Floyd Norris of the New York Times highlights something that was also on my radar screen: a sharp fall off in foreign demand for US treasury bonds. For the first time in years, the US budget deficit is being financed by domestic investors.
Foreign inflows to the US haven’t fallen off, to be sure. But the composition of these inflows has changed. Foreigners are buying more agencies and US corporate debt and fewer Treasuries. First quarter data is here; the TIC data from April and May do not indicate that the story has changed.
Well, one theory is that foreign central banks have stopped financing the US. I don’t believe that. I do believe that the set of central banks now adding to their reserves is far different than the set of central banks adding to their reserves in 2003 and 2004. Oil exporters have replaced Japan and (to a lesser extent) many Asian countries other than China. And as I almost constantly note, the oil exporters generally don’t show up in the US capital inflows data directly. Their presence is felt, but not directly observed.
In 2005, there was a sharp fall in (recorded) central bank demand for Treasuries, a fall off the coincided with the end of Japanese central bank purchases in the fall of 2004 (it took Japan a while to place the huge sums of dollars bought in late 03/ early 04 in the bond market). However, there was no fall-off in overall foreign demand for Treasuries. Some of that demand came from the Caribbean – think hedge funds. But lots came from London – think oil state central banks and investment funds.
In 2006, both central banks and private (or not so private) investors abroad stopped buying Treasures. What happened? Here is my guess:
- Caribbean holder of Treasuries sold in the first quarter. Net sales were around $8.5b. See the Treasury bulletin.
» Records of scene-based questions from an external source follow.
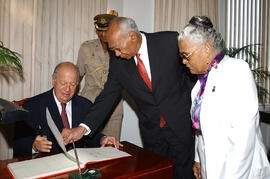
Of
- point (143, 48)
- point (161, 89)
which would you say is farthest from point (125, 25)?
point (161, 89)

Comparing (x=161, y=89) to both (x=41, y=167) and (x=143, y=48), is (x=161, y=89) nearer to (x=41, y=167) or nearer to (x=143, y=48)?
(x=143, y=48)

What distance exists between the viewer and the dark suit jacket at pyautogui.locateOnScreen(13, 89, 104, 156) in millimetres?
2217

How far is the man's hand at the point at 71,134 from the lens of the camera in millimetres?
1989

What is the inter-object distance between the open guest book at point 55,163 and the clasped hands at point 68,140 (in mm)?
162

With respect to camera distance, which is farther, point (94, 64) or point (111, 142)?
point (94, 64)

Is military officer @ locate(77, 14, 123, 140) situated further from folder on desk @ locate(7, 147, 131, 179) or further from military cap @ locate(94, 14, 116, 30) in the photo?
folder on desk @ locate(7, 147, 131, 179)

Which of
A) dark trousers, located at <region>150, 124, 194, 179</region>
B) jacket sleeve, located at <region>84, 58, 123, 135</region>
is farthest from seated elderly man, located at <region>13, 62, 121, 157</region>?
dark trousers, located at <region>150, 124, 194, 179</region>

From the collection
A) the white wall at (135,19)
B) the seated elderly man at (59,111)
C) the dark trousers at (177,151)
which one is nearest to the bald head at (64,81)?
the seated elderly man at (59,111)

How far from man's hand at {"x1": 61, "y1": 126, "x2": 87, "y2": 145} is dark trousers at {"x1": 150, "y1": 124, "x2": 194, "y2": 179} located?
27.3 inches

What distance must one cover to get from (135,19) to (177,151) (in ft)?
8.48

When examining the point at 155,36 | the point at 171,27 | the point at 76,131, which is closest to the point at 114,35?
the point at 155,36

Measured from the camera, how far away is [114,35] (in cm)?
200

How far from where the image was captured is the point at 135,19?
13.9 feet

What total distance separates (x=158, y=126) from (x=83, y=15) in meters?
2.32
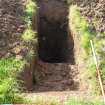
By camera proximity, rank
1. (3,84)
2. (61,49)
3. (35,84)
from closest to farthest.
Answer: (3,84) → (35,84) → (61,49)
Hedge funds unwinding curve flattening trades?
- Some oil exporters reduced their Treasury purchases. Russia isn’t the culprit: it never bought treasuries, only agencies for some reason – but it has reduced its agency purchases this year. But the others must have shifted their portfolios around a bit – either buying more agencies and corporate debt, or just parking their cash in bank deposits. Don't look in the offiical data to confirm this — OPEC holdings of Treasuries are up. But the total observed flows here are so small relative to the oil surplus that it is likely that most of these flows show up in the data from London. Looking only at what shows up in the US data as "OPEC" holdings can be misleading.
- Some central banks may have opted to hold short-term t-bills rather than longer-term bonds. Though the TIC data doesn’t support this story in the aggregate – there hasn’t been a surge in overall central bank holdings of Treasury bills.
- Norway sold.
- Japan seems to be shifting its reserve holdings slowly out of the Treasury market and into the Agency market. At least that is my interpretation of the data from the New York Fed’s custodial accounts. Look at the 52 week changes in Agency and Treasury holdings. This story is supported by the q1 data in the Treasury bulletin: Japanese investors sold $19b of Treasuries and bought $11b of agencies. That data aggregates the activity of the central bank and private investors, but it is suggestive.
Sum it all up, and all these changes seem to have had an impact – net flows into the Treasury market from abroad this year have been negligible. If you take out the Caribbean, some of this effect goes away. China clearly has been a net buyer ($15b in q1). But there still have been something of a shift.
Read Norris. And look at his graphs in the Saturday New York Times if you have a chance. I was planning to do something similar, but he beat me to the punch in a big way. Though there are a couple of fun twists that could be added to the Norris graphs.